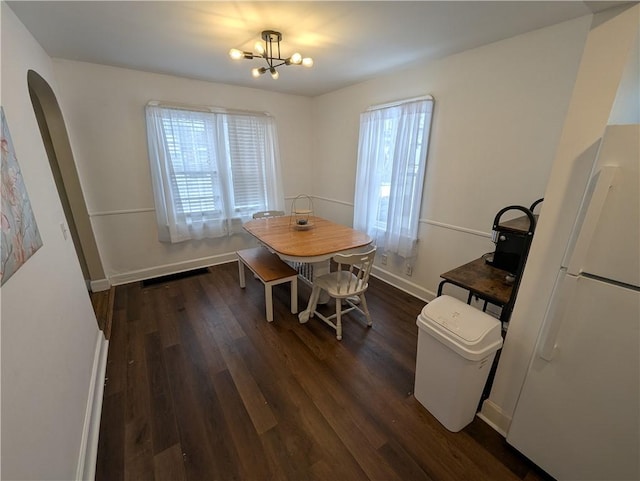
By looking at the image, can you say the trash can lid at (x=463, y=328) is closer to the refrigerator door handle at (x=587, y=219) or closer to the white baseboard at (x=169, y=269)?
the refrigerator door handle at (x=587, y=219)

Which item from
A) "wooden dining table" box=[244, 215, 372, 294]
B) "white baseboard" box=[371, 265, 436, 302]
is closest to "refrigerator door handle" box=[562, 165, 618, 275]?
"wooden dining table" box=[244, 215, 372, 294]

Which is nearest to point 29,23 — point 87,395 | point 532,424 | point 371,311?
point 87,395

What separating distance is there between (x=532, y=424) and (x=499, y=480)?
319 mm

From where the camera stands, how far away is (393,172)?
288cm

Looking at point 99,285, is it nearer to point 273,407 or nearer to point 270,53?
point 273,407

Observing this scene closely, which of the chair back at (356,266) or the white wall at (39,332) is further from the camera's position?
the chair back at (356,266)

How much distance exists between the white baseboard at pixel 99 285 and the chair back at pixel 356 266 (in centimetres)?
277

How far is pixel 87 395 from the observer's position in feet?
5.08

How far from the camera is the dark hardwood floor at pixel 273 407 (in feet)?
4.41

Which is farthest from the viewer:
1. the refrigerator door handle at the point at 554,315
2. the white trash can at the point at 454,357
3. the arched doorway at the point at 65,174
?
the arched doorway at the point at 65,174

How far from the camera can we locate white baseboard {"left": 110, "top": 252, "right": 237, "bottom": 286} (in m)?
3.19

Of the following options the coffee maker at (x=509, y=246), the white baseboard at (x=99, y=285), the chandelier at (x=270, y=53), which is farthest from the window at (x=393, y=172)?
the white baseboard at (x=99, y=285)

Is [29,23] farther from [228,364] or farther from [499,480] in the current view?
[499,480]

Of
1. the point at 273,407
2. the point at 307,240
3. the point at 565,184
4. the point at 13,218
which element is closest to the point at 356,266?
the point at 307,240
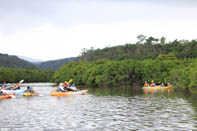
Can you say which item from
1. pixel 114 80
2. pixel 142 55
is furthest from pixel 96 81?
pixel 142 55

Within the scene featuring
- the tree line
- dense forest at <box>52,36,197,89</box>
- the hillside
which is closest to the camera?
dense forest at <box>52,36,197,89</box>

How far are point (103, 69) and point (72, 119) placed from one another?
208 feet

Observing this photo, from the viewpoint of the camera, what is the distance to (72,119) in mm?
21797

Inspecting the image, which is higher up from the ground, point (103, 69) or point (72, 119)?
point (103, 69)

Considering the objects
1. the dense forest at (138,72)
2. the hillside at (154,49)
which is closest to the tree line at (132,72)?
the dense forest at (138,72)

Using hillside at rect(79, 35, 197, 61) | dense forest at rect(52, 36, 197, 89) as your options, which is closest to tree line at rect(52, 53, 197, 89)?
dense forest at rect(52, 36, 197, 89)

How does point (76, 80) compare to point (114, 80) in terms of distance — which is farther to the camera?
point (76, 80)

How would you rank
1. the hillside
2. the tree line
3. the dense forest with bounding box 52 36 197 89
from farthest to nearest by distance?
the hillside < the tree line < the dense forest with bounding box 52 36 197 89

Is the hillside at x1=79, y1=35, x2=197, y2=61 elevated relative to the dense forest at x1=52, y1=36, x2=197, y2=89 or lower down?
elevated

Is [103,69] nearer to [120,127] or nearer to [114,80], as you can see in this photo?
[114,80]

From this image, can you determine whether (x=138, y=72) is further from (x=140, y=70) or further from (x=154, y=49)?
(x=154, y=49)

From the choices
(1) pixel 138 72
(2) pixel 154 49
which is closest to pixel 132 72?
(1) pixel 138 72

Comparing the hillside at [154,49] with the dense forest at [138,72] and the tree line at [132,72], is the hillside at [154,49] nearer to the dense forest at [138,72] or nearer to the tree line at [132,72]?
the dense forest at [138,72]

== GIVEN REQUEST ==
Give every record back exactly as it reads, with no images.

== RIGHT ANSWER ==
By looking at the image, can you say the trash can lid at (x=463, y=328) is closer to the refrigerator door handle at (x=587, y=219) or closer to the white baseboard at (x=169, y=269)?
the refrigerator door handle at (x=587, y=219)

Which item from
A) "wooden dining table" box=[244, 215, 372, 294]
B) "white baseboard" box=[371, 265, 436, 302]
is closest to "refrigerator door handle" box=[562, 165, 618, 275]?
"wooden dining table" box=[244, 215, 372, 294]

Which is nearest to point 29,23 — point 87,395 | point 532,424 | point 371,311?
point 87,395

What separating distance is there between (x=532, y=424) and (x=499, y=480)?
319 mm

From where the camera stands, how far away is (393,172)?
288cm

Looking at point 99,285, is it nearer to point 273,407 or nearer to point 270,53?
point 273,407

Observing this scene closely, which of the chair back at (356,266) or the white wall at (39,332) is further from the camera's position?
the chair back at (356,266)

How much distance exists between the white baseboard at pixel 99 285 and the chair back at pixel 356 266 (in centimetres)?
277

How far is pixel 87 395 from the observer's position in feet?
5.08

How far from the camera is the dark hardwood floor at pixel 273 407 (in feet)?
4.41

Which is farthest from the viewer:
1. the refrigerator door handle at the point at 554,315
2. the white trash can at the point at 454,357
3. the arched doorway at the point at 65,174
?
the arched doorway at the point at 65,174

How far from the camera can we locate white baseboard {"left": 110, "top": 252, "right": 237, "bottom": 286} (in m)?
3.19

Of the following options the coffee maker at (x=509, y=246), the white baseboard at (x=99, y=285), the chandelier at (x=270, y=53), which is farthest from the window at (x=393, y=172)?
the white baseboard at (x=99, y=285)

Is [29,23] farther from [228,364] or farther from [499,480] in the current view?
[499,480]

Of
1. the point at 273,407
2. the point at 307,240
3. the point at 565,184
4. the point at 13,218
which element is closest to the point at 356,266?
the point at 307,240
Can you say which item from
1. pixel 114 80
2. pixel 142 55
is furthest from pixel 96 81?
pixel 142 55

Within the scene featuring
- the tree line
- dense forest at <box>52,36,197,89</box>
- the hillside
which is closest to the camera?
dense forest at <box>52,36,197,89</box>

How far are point (103, 69) and point (72, 119) placed from one another?
208 feet

Observing this photo, from the viewpoint of the camera, what is the distance to (72,119) in mm?
21797

Inspecting the image, which is higher up from the ground, point (103, 69) or point (72, 119)?
point (103, 69)

Considering the objects
1. the dense forest at (138,72)
2. the hillside at (154,49)
which is closest to the tree line at (132,72)?
the dense forest at (138,72)

Using hillside at rect(79, 35, 197, 61) | dense forest at rect(52, 36, 197, 89) as your options, which is closest to tree line at rect(52, 53, 197, 89)?
dense forest at rect(52, 36, 197, 89)

How does point (76, 80) compare to point (114, 80) in terms of distance — which is farther to the camera?
point (76, 80)

How would you rank
1. the hillside
2. the tree line
3. the dense forest with bounding box 52 36 197 89
from farthest to nearest by distance?
the hillside < the tree line < the dense forest with bounding box 52 36 197 89

Is the hillside at x1=79, y1=35, x2=197, y2=61 elevated relative to the dense forest at x1=52, y1=36, x2=197, y2=89 or lower down?
elevated

Is [103,69] nearer to [120,127] or nearer to [114,80], as you can see in this photo?
[114,80]

From this image, can you determine whether (x=138, y=72) is further from (x=140, y=70) or further from (x=154, y=49)?
(x=154, y=49)

From the choices
(1) pixel 138 72
(2) pixel 154 49
which is closest to pixel 132 72?
(1) pixel 138 72

Comparing the hillside at [154,49] with the dense forest at [138,72] and the tree line at [132,72], is the hillside at [154,49] nearer to the dense forest at [138,72] or nearer to the tree line at [132,72]?
the dense forest at [138,72]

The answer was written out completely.